There is, of course, something to be said for including a list of your userids and passwords among your important documents, if only so your executor can get in there and clean things up for you. (Any day now, mine will be in the safe deposit box, along with other important “stuff.”)

But I suspect that most of us don’t have to worry about who gets our World of Warcraft account – at least nobody that I know:

… a World of Warcraft aficionado, for example, might not want his account to go a spouse or child. “Some people take this stuff very seriously,” Rampenthal says. “That person has probably amassed a certain level of strength, and it could make more sense to hand the account to his favorite gamer.”

I decided to go over to LegalZoom and see what else they had to say about digital assets. Well, nothing quite as interesting as raising the question about whether your WoW strength should go to your indifferent spouse or to a gaming pal. But they did say this:

It’s easy to forget that digital assets are just as important as tangible assets. And like real estate or money, it’s important to protect the legacy of digital assets and consider who should maintain control and how. (Source: LegalZoom.)

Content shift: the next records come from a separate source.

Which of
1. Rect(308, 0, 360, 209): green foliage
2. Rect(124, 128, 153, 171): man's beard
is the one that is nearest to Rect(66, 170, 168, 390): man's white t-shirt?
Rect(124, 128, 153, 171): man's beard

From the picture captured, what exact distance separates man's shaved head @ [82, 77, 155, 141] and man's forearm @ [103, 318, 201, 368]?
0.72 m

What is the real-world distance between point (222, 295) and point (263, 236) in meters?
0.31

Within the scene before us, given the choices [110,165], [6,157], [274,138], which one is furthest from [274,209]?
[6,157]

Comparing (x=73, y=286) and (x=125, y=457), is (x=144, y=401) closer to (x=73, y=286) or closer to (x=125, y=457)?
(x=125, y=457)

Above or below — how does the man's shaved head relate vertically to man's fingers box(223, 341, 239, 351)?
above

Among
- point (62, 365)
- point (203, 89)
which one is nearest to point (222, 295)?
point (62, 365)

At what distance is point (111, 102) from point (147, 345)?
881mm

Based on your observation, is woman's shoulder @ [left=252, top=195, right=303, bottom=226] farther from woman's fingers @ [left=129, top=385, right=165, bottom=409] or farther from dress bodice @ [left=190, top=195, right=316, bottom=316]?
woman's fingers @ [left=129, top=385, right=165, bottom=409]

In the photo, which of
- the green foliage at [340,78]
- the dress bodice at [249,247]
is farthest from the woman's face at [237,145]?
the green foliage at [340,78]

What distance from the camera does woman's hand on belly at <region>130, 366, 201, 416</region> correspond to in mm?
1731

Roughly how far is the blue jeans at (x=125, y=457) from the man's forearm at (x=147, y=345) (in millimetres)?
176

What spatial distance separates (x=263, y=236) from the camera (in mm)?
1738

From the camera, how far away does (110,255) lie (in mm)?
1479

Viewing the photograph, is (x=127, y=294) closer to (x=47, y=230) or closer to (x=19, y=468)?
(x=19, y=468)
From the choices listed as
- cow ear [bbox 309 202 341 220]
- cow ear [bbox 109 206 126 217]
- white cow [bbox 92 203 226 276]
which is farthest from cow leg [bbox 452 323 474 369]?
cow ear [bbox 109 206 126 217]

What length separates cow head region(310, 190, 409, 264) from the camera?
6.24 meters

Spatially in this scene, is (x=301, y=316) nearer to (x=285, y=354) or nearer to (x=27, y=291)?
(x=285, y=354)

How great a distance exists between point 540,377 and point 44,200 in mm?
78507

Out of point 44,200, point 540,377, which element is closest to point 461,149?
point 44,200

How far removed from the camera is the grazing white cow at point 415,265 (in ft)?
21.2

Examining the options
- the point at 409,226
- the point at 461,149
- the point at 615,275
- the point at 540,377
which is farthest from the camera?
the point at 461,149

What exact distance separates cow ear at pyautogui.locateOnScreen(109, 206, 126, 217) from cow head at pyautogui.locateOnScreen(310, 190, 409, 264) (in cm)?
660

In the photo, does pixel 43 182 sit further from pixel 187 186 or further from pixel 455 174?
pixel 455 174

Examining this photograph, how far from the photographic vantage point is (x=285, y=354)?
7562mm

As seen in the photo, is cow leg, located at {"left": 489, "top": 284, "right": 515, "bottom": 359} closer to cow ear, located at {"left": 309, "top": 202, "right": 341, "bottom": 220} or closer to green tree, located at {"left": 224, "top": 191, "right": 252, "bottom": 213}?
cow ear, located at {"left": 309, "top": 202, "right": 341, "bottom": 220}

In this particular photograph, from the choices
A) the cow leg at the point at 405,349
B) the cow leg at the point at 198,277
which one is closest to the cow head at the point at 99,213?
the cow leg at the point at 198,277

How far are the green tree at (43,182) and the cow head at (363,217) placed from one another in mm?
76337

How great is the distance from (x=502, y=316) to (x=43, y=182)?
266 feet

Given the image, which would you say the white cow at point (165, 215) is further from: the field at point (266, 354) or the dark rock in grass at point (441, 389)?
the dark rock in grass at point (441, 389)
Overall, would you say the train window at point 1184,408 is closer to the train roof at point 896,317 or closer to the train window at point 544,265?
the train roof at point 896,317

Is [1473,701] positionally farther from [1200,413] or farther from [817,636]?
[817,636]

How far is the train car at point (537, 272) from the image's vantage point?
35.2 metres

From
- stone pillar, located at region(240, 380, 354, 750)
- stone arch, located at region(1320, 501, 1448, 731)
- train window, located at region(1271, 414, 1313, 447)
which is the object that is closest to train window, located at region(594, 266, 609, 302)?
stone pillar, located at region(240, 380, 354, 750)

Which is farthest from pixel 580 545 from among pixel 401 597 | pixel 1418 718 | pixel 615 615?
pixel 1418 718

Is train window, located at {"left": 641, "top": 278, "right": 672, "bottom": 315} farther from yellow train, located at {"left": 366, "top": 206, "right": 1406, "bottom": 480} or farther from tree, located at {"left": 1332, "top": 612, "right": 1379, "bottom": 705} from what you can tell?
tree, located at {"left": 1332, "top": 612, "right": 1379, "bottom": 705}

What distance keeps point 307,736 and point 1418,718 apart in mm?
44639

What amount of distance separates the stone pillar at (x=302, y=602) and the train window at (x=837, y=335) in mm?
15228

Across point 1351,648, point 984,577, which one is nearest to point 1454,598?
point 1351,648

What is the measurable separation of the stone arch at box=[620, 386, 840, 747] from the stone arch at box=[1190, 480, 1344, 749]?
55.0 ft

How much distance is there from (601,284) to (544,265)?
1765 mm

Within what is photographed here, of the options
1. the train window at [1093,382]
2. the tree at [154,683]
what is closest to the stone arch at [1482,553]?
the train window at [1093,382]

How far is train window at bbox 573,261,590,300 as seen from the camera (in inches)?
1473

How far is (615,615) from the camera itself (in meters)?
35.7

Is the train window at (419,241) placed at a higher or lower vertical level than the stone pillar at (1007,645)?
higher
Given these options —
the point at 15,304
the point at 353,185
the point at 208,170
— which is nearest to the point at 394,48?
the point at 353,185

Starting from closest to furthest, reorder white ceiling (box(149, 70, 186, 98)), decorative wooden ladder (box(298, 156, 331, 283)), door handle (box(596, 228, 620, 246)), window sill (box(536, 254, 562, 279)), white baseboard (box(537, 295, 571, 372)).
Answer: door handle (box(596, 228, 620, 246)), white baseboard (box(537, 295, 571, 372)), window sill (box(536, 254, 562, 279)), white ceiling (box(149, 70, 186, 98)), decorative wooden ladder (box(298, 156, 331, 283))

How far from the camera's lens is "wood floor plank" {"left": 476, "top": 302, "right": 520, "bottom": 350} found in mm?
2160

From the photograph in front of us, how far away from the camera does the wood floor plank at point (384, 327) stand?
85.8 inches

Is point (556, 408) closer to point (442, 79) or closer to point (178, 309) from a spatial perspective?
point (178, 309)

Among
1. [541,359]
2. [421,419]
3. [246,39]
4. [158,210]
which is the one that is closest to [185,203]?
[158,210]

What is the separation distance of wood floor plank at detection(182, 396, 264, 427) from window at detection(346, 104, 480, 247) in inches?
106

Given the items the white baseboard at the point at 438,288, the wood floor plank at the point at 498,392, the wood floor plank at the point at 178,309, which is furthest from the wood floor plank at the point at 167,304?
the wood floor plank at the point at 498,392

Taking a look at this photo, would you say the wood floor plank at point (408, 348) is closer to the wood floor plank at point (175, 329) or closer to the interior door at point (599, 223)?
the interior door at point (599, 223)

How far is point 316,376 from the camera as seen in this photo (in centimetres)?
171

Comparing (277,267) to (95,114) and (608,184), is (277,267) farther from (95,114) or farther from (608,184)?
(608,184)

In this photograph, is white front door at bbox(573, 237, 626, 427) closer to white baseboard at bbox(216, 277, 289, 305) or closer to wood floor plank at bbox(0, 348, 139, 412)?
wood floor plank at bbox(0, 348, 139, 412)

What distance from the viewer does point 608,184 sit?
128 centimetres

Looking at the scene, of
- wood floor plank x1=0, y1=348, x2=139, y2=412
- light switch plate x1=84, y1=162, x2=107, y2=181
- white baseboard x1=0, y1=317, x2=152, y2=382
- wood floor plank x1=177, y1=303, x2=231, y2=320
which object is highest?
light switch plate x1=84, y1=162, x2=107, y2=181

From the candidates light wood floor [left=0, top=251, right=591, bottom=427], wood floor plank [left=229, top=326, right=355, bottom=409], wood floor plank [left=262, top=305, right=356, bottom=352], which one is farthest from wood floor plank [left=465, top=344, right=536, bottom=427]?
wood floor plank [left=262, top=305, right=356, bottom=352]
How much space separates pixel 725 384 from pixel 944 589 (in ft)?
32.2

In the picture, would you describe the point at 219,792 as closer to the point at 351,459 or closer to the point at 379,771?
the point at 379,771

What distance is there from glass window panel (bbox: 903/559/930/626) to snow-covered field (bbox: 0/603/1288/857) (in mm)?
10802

Well, maybe to some folks, those “digital assets are just as important as tangible assets.” Maybe to the average American who believes theirs are worth $55,000. But personally, I will hold to the belief that my condo is worth more than my blog, that my 401K is worth more than my LinkedIn profile, and – just to prove that I’m not above valuing the sentimental – my grandmother’s cookie jar is worth more than the old AOL e-mail account I use to accumulate junk mail and spam.

But, hey, I’m a tangible native, not a digital native. We do stuff. Maybe someday we won’t say “it’s not worth the paper it’s written on.” Instead it’ll be “it’s not worth the byte of storage it takes up in the cloud.”